Her ne kadar “2 liderli” dense de Kıbrıs konusunun her zaman Uluslar arası gerçekliği karşımıza gelmekten geri durmuyor. Senelerdir iki toplumlu denilen Kıbrıs döngüsünde, daha baştan Türkiye gerçeği ile başlayıp, İngiltere sinsi sömürge anlayışı ve Amerikan hegemonyacılık olguları hemen peşpeşe dizilip, bize genel mesajı da çakıyor. Tabi ki anlayana anla denecek derede ikilemli bir sonuca bağlıdır. Oysa önümüze hiçbirzaman Kıbrıs gerçeği ve onun sömürgesel hegemonya yapılanma kurumnsalaşan siyasal katagorisi konuşturulmuyor. Hat ta, brakın onubunu, Kıbrısda yaşanan önemli tarihi olayların dahi konuşulması hala tehlikeli. Toplumsal egemen siyasal linç edilme gerçeği hep başımızdaki salanan kılıç gibi dalgalanıyor. Bunu son KTÖS ajandasındaki bazı tarihi bilgilerin yazılmasıyla egemen yapının linç işaretli tepkileri ve konuyu bilip sesizce sistem içinde kalan “muhalefet” gerçeğini yeniden yaşattı. Onuniçin; Diyalektik bilen, Emperyalizmi iyi analiz eden, gerçeklerle siyasal yorum yapanlar, çeşitli sömürgeleşme veya hegemonya altında kalmanın anlamını binleler, özellikle bu yanlış deryada boğulmaması şart. Son bazı gelişmelerde de görüldü ki, hem muhalif, hem “solcu” hem de hesapta sistemi eleştirenlerin, açıklanan ve herkesin bildiği yaşamışlarda dahi şu şaşırtıcı kaçışı yaopıyorlardı! “Şimdi zamanımı” denilip, hala yarım asır önce yaşanan gelişmelerin açıklanmamasını savunur tavra girdiler. Ozaman da gerçekler bilinmeden, nasıl yüzleşme yapılacak! Gerçekleri imkarla yalanlarla yarının Kıbrısı nereye dek doğrudürüs kurulacak sorularını da sormak şart. Oysa herkes bilir ki çoğu yazılan resmi tarih yanlıştır. Doğruları bilip de konuşmamak da “zamanı deyil le” savunma refleksi kültürleşti. Bunlar son günelrde yeniden yaşandı. Tabi ki masanın şekli ve hala konuşturulmayan Kıbrıs gerçekleri ile Cenevre nereye yönelir sorusuna da oldukça yalın yanıt var! Sistem bölgesel koşullar gerektiriyorsa dizayin yapacak. Her güç kendi hegemonyası için de fırsatı kolamaya çalışacak. Zaten baştan yoğunlaşan konu Kıbrısın bağımsız ve özgür olması deyil, belirli güçlerin de adada kalıcılaşma ayarlarının yapılma şekline ve yasadışlılıkları nasıl yasalaşma konumları olmaktadır. Boşuna deyil “Grantörlük, askerlerin varlığı, Kırmızı çizgiler ve verilecek tavizlerle” yoğüunlaşma tartışmaları yapılmıyor!

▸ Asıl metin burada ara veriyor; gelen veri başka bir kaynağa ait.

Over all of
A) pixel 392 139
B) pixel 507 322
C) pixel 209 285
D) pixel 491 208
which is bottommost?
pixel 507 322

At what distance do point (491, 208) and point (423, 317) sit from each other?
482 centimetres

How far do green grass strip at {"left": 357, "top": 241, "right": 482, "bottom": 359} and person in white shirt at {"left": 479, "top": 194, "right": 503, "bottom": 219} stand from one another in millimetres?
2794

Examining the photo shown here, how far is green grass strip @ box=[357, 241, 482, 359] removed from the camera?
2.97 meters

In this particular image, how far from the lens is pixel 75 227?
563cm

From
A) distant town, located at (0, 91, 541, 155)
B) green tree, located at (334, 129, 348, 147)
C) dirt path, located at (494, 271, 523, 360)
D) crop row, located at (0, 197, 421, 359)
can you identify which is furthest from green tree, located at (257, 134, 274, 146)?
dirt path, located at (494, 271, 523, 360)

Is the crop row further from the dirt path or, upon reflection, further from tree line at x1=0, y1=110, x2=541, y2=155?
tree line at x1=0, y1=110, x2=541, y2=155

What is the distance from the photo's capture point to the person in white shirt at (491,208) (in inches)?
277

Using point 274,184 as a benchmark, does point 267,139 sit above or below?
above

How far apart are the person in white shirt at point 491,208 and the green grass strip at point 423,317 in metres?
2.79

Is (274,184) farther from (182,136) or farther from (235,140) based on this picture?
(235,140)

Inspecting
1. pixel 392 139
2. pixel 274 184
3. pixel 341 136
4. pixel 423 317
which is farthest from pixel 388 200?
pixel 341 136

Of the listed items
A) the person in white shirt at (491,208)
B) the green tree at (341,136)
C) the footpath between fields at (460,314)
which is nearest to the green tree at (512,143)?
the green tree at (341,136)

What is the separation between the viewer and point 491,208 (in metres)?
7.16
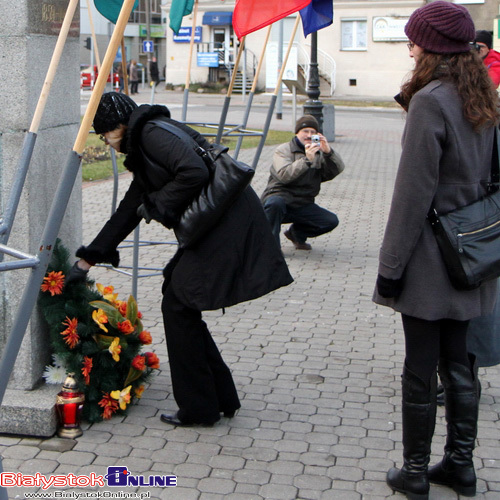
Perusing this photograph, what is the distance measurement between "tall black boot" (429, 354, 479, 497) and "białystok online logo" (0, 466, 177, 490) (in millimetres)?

Klasik bir Kıbrıs siyasal dönem daha yaşıyoruz. Yirmibirinci Yüzyılın dizayin hamleelrinin olduğu günlerden geçiyoruz. Önemli dezavatajlar şunlar: denilen şekliyle Kıbrıslı Türklerin varlığı falan deyil elbet! Kıbrısın yeni Ortadoğu ile Avrupa serüvenindeki yeri ve güçlerin konumlanma şekleri ön sırada bulunuyor. Zaten baştan beri Kıbrısın ve özellikle Kuzey Kıbrısda daha özgür yapı deyil de Türkiyenin burada kalıcılaşması ile yapılan yasadışılıkların yasalaştırma hamleleri hep sırıtıyor. Tabi Britanya üstlerinin geleceği hiç konuşulmuyor! Bu basit ölçeğin sonucu olarak Kıbrıs sorununda sistemsel önemli konular “Garantörlerin” katılımıyla ele alınıyor. Hala yarım Asırlık Grantörler deneğimi sorgulanmıyor. Kıbrısın bağımsızlığını denilerek konulan garantörlerin, aslında varolanı da darbe ve işkal le nasıl yıktıkları gerçeklerine gelinmiyor. Bunun konuşulması dahi oldukça tehlikeli. Bu koşulları iyi bilerek Cenevre yoluna bakmak gerekir.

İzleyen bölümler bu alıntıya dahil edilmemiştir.